Sunny Negless (00:40:49):
But we don’t know if it was inferior Connecticut pizza or not, but I digress. It’s pizza.
Helena Belloff (00:40:54):
We don’t know that. But if you’re looking at my logs, you can get that information.
Sunny Negless (00:41:02):
Oh that’s so interesting. All right, so the day in life, as you might imagine of basically an interdisciplinary person is it can vary, so every single day is a little different?

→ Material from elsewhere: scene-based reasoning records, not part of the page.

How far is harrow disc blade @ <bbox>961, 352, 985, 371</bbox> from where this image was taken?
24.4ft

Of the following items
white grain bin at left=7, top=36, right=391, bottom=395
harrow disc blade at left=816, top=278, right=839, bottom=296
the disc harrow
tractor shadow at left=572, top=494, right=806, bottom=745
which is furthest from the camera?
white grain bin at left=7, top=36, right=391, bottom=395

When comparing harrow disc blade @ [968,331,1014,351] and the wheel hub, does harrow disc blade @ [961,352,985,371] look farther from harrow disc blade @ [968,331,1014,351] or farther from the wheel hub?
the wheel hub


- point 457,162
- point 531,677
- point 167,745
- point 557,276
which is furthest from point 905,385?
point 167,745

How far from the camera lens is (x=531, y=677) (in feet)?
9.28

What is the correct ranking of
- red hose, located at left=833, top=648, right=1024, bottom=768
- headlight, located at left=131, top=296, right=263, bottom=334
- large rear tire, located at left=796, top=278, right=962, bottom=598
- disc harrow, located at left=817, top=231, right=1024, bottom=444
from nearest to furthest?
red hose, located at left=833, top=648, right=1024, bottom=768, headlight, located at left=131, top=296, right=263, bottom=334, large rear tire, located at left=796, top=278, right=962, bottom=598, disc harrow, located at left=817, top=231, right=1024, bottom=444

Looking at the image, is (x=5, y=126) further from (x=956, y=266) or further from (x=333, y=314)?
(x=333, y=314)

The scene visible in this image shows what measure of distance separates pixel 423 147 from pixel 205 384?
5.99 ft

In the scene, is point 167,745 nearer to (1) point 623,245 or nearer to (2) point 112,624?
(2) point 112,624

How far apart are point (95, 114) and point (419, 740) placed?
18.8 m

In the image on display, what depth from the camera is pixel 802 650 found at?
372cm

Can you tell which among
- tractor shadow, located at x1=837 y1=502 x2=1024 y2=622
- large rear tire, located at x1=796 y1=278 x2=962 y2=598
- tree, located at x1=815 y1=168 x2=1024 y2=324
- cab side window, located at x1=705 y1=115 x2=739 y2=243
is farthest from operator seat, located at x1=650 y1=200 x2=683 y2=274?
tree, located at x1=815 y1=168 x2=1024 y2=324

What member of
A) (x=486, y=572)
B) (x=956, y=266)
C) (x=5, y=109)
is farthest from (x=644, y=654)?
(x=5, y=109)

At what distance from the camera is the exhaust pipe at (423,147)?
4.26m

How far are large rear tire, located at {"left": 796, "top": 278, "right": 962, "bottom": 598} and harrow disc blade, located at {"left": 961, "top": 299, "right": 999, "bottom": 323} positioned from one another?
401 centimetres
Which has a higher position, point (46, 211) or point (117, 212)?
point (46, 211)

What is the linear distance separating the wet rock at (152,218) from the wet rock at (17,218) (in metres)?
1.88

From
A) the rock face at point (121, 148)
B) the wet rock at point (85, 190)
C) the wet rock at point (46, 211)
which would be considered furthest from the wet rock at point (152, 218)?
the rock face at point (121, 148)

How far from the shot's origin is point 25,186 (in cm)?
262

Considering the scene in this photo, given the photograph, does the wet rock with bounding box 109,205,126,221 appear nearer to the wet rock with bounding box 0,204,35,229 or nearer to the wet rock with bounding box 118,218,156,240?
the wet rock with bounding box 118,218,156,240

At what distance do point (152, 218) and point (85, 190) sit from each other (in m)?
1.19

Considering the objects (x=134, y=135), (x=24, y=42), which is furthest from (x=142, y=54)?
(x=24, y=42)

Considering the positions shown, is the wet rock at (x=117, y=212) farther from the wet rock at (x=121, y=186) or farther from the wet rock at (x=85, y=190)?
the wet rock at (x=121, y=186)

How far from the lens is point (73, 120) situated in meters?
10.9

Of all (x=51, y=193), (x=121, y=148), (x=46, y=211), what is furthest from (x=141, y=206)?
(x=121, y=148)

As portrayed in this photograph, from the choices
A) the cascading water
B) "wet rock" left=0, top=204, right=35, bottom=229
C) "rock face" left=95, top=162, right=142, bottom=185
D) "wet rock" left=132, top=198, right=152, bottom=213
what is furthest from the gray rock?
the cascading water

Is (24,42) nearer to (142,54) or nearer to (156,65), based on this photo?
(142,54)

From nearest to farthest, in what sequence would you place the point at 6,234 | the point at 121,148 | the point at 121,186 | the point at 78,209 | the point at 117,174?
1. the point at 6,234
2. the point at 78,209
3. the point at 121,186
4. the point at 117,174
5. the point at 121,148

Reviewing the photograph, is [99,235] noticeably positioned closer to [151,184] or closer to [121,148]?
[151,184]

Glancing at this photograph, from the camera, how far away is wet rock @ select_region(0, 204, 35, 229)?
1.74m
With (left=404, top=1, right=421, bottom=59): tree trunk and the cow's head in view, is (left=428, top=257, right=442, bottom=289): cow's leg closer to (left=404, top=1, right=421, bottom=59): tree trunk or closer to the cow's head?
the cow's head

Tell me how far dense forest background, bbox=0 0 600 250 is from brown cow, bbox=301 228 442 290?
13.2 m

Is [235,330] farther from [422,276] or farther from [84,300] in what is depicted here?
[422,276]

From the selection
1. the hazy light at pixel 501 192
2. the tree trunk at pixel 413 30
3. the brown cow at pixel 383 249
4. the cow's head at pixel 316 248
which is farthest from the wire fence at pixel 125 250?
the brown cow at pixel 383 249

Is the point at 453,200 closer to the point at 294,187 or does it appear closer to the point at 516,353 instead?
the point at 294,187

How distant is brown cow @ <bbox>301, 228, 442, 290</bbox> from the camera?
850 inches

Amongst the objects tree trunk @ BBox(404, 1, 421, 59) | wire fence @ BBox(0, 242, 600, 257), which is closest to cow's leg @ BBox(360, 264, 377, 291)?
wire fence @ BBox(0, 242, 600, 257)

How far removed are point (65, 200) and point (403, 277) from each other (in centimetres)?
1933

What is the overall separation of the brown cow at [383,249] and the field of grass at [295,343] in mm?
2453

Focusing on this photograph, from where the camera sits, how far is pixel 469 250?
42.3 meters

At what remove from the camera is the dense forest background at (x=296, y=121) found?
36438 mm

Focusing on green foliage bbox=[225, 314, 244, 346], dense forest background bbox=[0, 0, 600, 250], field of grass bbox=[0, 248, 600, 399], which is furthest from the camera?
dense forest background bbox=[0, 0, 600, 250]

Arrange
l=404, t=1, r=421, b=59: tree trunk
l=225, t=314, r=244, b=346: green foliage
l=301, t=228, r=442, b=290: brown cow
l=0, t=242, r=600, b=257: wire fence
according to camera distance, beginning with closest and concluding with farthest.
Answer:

Helena Belloff (00:41:12):
It can, yeah. I mean I could also, I’ve been working with Stadi a lot recently to set up our IRB research tables in the warehouse because we kind of need to keep that data separate. We need to know, okay, if this person signed the consent form, they’re part of the IRB, we can use their data as part of the IRB study. How do we identify that, okay, this is data we can use without obviously identifying the person. We’re very intentional about privacy and security. And so I’ve been working with him a lot to set up research tables in the warehouse that he can utilize as well. So it could look like that. I feel like I’m never bored. That’s, I think the moral of the story here.
Sunny Negless (00:42:01):
Absolutely for sure. There’s so much and I’m so glad that there are three of you now we need all.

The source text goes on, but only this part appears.